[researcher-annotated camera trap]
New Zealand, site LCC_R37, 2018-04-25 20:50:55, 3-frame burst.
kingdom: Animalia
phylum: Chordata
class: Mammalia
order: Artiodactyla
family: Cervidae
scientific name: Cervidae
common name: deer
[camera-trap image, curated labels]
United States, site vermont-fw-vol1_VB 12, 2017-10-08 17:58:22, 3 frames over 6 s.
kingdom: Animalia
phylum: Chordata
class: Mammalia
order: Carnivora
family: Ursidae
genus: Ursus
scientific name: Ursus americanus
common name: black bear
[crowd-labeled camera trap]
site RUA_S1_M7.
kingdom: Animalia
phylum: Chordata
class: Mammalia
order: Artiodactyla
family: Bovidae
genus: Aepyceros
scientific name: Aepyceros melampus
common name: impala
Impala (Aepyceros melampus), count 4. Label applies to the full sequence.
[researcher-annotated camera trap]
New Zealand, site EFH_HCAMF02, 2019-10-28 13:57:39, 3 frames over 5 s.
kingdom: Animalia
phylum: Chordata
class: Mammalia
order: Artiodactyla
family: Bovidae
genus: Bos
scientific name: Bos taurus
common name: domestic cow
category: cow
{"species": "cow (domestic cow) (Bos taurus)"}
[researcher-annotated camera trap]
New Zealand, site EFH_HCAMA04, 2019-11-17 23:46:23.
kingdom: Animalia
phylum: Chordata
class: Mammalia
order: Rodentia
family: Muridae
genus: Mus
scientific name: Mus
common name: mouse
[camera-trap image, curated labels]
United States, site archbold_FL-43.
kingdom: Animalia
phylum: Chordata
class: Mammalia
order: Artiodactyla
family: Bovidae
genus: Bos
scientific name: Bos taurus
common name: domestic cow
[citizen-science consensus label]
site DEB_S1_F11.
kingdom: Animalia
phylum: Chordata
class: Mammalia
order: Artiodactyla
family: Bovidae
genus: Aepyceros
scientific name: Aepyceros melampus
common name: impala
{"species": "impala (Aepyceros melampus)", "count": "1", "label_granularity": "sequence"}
----------------------------------------
Exercise description – Copy out all of the listing, exactly as it reads.

Task result –
[researcher-annotated camera trap]
New Zealand, site LCC_R37, 2018-04-25 20:50:55, 3-frame burst.
kingdom: Animalia
phylum: Chordata
class: Mammalia
order: Artiodactyla
family: Cervidae
scientific name: Cervidae
common name: deer
[camera-trap image, curated labels]
United States, site vermont-fw-vol1_VB 12, 2017-10-08 17:58:22, 3 frames over 6 s.
kingdom: Animalia
phylum: Chordata
class: Mammalia
order: Carnivora
family: Ursidae
genus: Ursus
scientific name: Ursus americanus
common name: black bear
[crowd-labeled camera trap]
site RUA_S1_M7.
kingdom: Animalia
phylum: Chordata
class: Mammalia
order: Artiodactyla
family: Bovidae
genus: Aepyceros
scientific name: Aepyceros melampus
common name: impala
Impala (Aepyceros melampus), count 4. Label applies to the full sequence.
[researcher-annotated camera trap]
New Zealand, site EFH_HCAMF02, 2019-10-28 13:57:39, 3 frames over 5 s.
kingdom: Animalia
phylum: Chordata
class: Mammalia
order: Artiodactyla
family: Bovidae
genus: Bos
scientific name: Bos taurus
common name: domestic cow
category: cow
{"species": "cow (domestic cow) (Bos taurus)"}
[researcher-annotated camera trap]
New Zealand, site EFH_HCAMA04, 2019-11-17 23:46:23.
kingdom: Animalia
phylum: Chordata
class: Mammalia
order: Rodentia
family: Muridae
genus: Mus
scientific name: Mus
common name: mouse
[camera-trap image, curated labels]
United States, site archbold_FL-43.
kingdom: Animalia
phylum: Chordata
class: Mammalia
order: Artiodactyla
family: Bovidae
genus: Bos
scientific name: Bos taurus
common name: domestic cow
[citizen-science consensus label]
site DEB_S1_F11.
kingdom: Animalia
phylum: Chordata
class: Mammalia
order: Artiodactyla
family: Bovidae
genus: Aepyceros
scientific name: Aepyceros melampus
common name: impala
{"species": "impala (Aepyceros melampus)", "count": "1", "label_granularity": "sequence"}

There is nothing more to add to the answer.